# Thread: Cosets and Normal Subgroups

1. ## Cosets and Normal Subgroups

The group $\displaystyle D_8$ has two generators $\displaystyle x, y$ with the relations $\displaystyle x^4 = e, y^2 = e, xy = yx^3$. Let $\displaystyle H$ be the cyclic group generated by $\displaystyle x$. Write down the four elements in $\displaystyle H$. Write down the four elements in the left coset $\displaystyle yH$ and the four elements in the right coset $\displaystyle Hy$. Show that $\displaystyle yH = Hy$.

This is what I have so far.

$\displaystyle H = <x> = \{e, x, x^2, x^3\}$
$\displaystyle yH = \{ye, yx, yx^2, yx^3\} = \{y, yx, yx^2, yx^3\}$
$\displaystyle Hy = \{ey, xy, x^2y, x^3y\} = \{y, x^2y, x^3y, yx^3\}$ (because $\displaystyle xy = yx^3$)

Now I am supposed to show that $\displaystyle yH = Hy$ and I cannot seem to manipulate the sets so they are equal. Thanks in advance for any help.

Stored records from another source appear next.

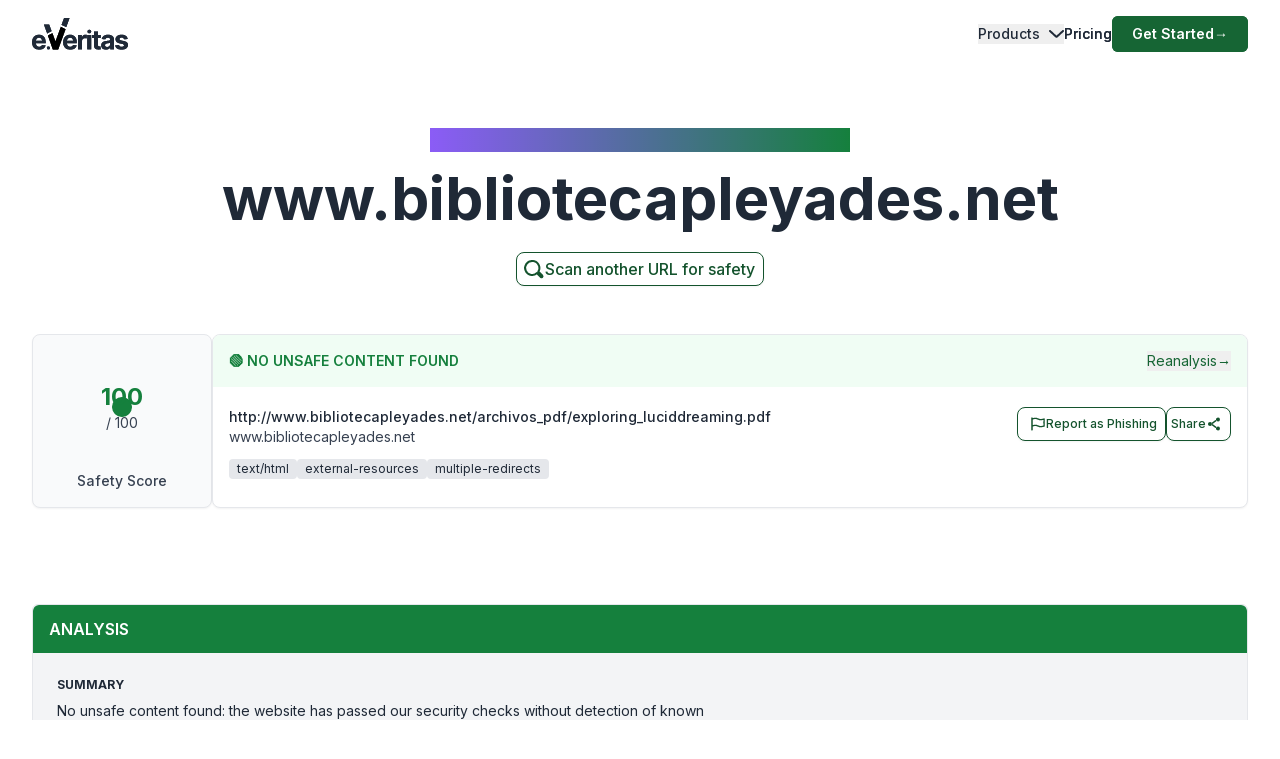

--- FILE ---
content_type: application/javascript; charset=UTF-8
request_url: https://www.emailveritas.com/_next/static/chunks/app/%5Blang%5D/url-checker/%5B...slugs%5D/layout-641a0618738f6223.js
body_size: 11
content:
(self.webpackChunk_N_E=self.webpackChunk_N_E||[]).push([[427,807,2137,8407,5548,2198,2804,137,2758,7489,1410,7975,7648,1555],{39866:function(n,e,u){Promise.resolve().then(u.bind(u,26321))}},function(n){n.O(0,[5501,5878,2972,1459,4652,2971,2117,1744],function(){return n(n.s=39866)}),_N_E=n.O()}]);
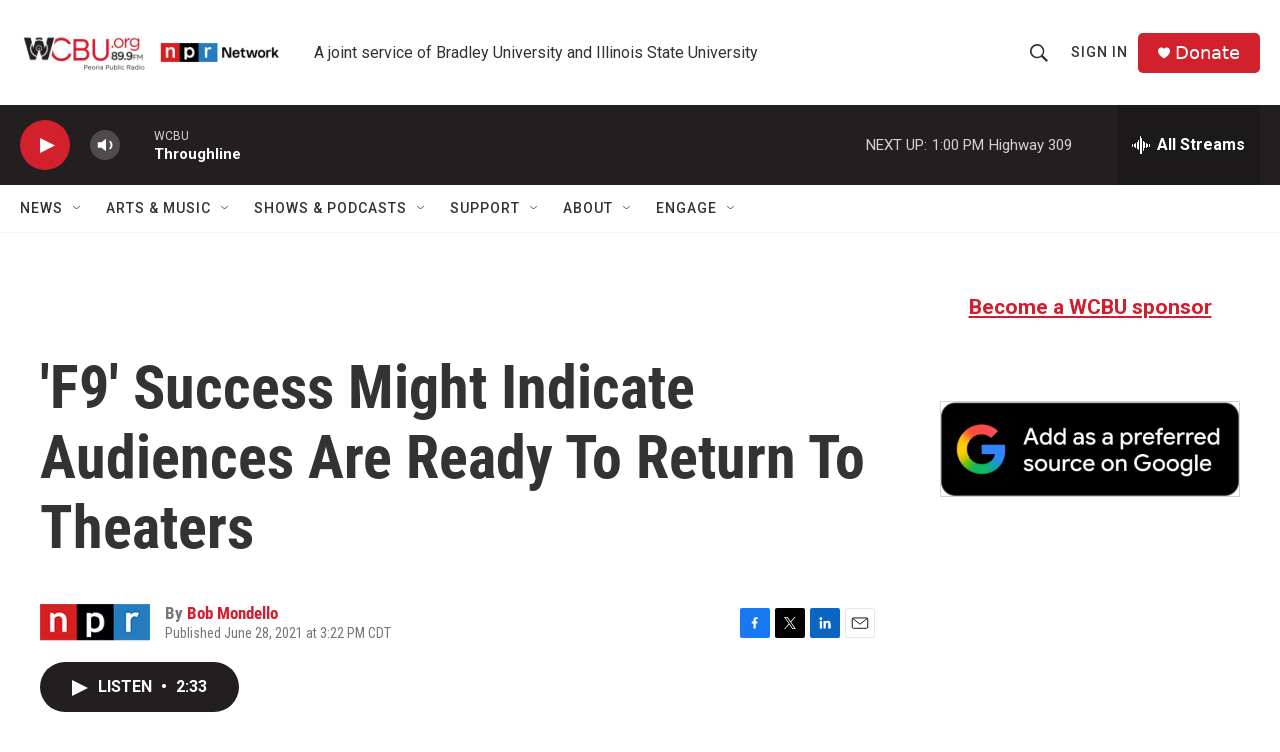

--- FILE ---
content_type: text/html; charset=utf-8
request_url: https://www.google.com/recaptcha/api2/aframe
body_size: 265
content:
<!DOCTYPE HTML><html><head><meta http-equiv="content-type" content="text/html; charset=UTF-8"></head><body><script nonce="ms6B0tcu480nFFYiekLROQ">/** Anti-fraud and anti-abuse applications only. See google.com/recaptcha */ try{var clients={'sodar':'https://pagead2.googlesyndication.com/pagead/sodar?'};window.addEventListener("message",function(a){try{if(a.source===window.parent){var b=JSON.parse(a.data);var c=clients[b['id']];if(c){var d=document.createElement('img');d.src=c+b['params']+'&rc='+(localStorage.getItem("rc::a")?sessionStorage.getItem("rc::b"):"");window.document.body.appendChild(d);sessionStorage.setItem("rc::e",parseInt(sessionStorage.getItem("rc::e")||0)+1);localStorage.setItem("rc::h",'1769882881448');}}}catch(b){}});window.parent.postMessage("_grecaptcha_ready", "*");}catch(b){}</script></body></html>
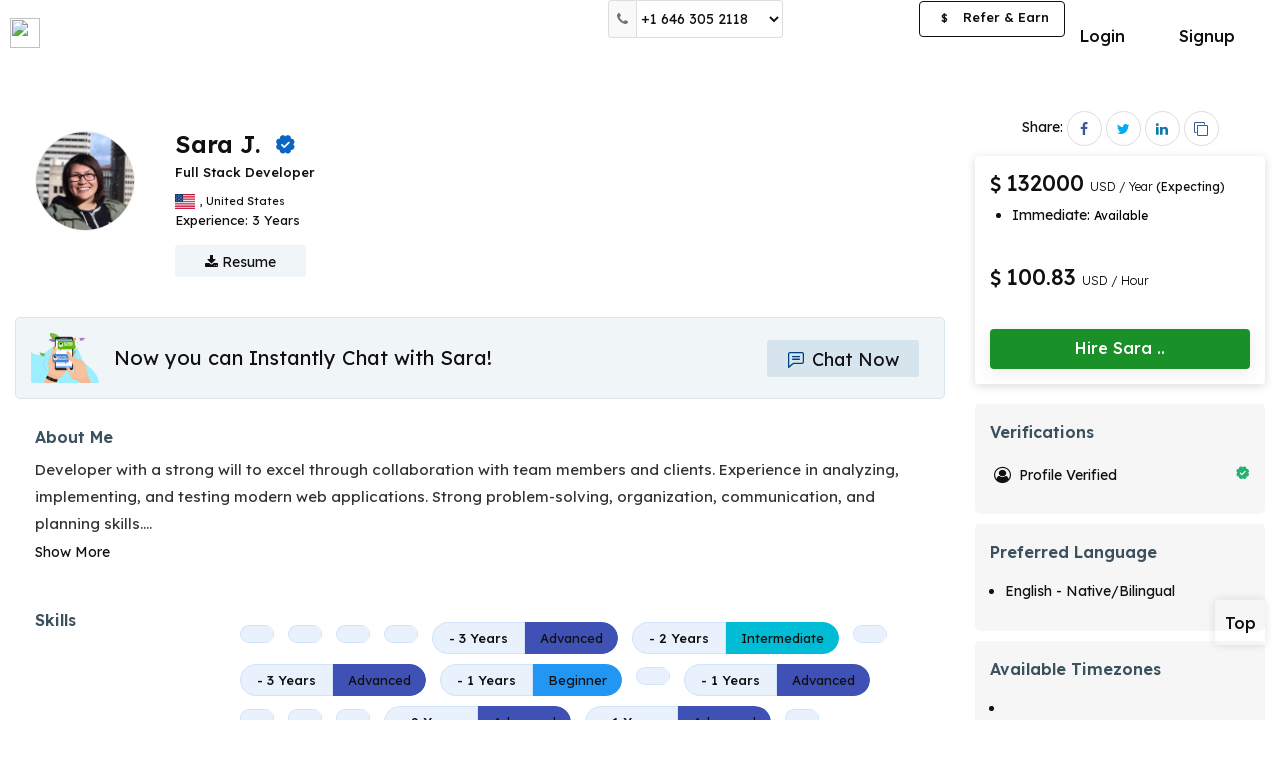

--- FILE ---
content_type: image/svg+xml
request_url: https://optimhire.com/assets/img/verify-icon-min.svg
body_size: 748
content:
<?xml version="1.0" encoding="utf-8"?>
<!-- Generator: Adobe Illustrator 27.0.0, SVG Export Plug-In . SVG Version: 6.00 Build 0)  -->
<svg version="1.1" id="Layer_1" xmlns="http://www.w3.org/2000/svg" xmlns:xlink="http://www.w3.org/1999/xlink" x="0px" y="0px"
	 viewBox="0 0 109.6 109.6" style="enable-background:new 0 0 109.6 109.6;" xml:space="preserve">
<style type="text/css">
	.st0{fill:#26B170;stroke:#26B170;stroke-width:15;stroke-linecap:round;stroke-linejoin:round;stroke-miterlimit:10;}
	.st1{fill:#F9F9F9;}
</style>
<path class="st0" d="M50.5,21.1L50.5,21.1c3.3,3.7,9,3.7,12.3,0.1l0,0c2.9-3.2,7-3.4,10.2-1.7c2.6,1.4,4.4,4.2,4.2,7.7l0,0
	c-0.3,4.9,3.8,9,8.7,8.7l0,0c7.8-0.4,11.7,9.2,5.9,14.4l-0.3,0.3c-3.5,3.1-3.5,8.6-0.1,11.8c0.2,0.2,0.4,0.4,0.7,0.6
	c5.7,5.1,1.7,14.6-5.9,14.1h-0.7c-4.8-0.3-8.7,3.6-8.5,8.2v0.9c0.4,7.6-9,11.5-14.1,5.8l-0.6-0.7c-3.1-3.5-8.6-3.6-11.8,0l-0.6,0.6
	c-5.1,5.7-14.6,1.8-14.2-5.9c0-0.3,0-0.6,0.1-0.9c0.3-4.7-3.6-8.5-8.2-8.3h-0.8c-7.7,0.4-11.6-9.1-5.9-14.3l0.7-0.6
	c3.5-3.1,3.5-8.5,0-11.7c-0.2-0.2-0.5-0.4-0.7-0.6c-5.6-5.1-1.7-14.5,5.9-14l0.9,0.1c4.7,0.3,8.6-3.6,8.4-8.3V27
	C35.7,19.2,45.3,15.3,50.5,21.1z"/>
<path class="st1" d="M77.1,44.3c-1.8-1.8-4.7-1.8-6.5,0L51,64l-8.2-8.2c-1.8-1.8-4.7-1.8-6.5,0s-1.8,4.7,0,6.5l11.4,11.4
	c0.9,0.9,2.1,1.3,3.2,1.3c1.2,0,2.3-0.4,3.2-1.3L77,50.8C78.8,49,78.8,46.1,77.1,44.3z"/>
</svg>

2. Ok, let's take the $\displaystyle Hy$ and see how we could get it to look like $\displaystyle yH.$ So the $\displaystyle y$'s are the same, no issue there. Try this for the $\displaystyle x^{2}y$ in $\displaystyle Hy:$

$\displaystyle x^{2}y=x(xy)=x(yx^{3})=(xy)x^{3}=yx^{3}x^{3}=yx^{6 }=yx^{4}x^{2}=yex^{2}=yx^{2},$ which is in $\displaystyle yH.$

I think you'll find that the other elements behave in a similar fashion. Can you finish from here?

3. Thank you so much for your help. I knew the answer was staring at me in the face. Thank you for pointing it out to me.

4. You're very welcome. Have a good one!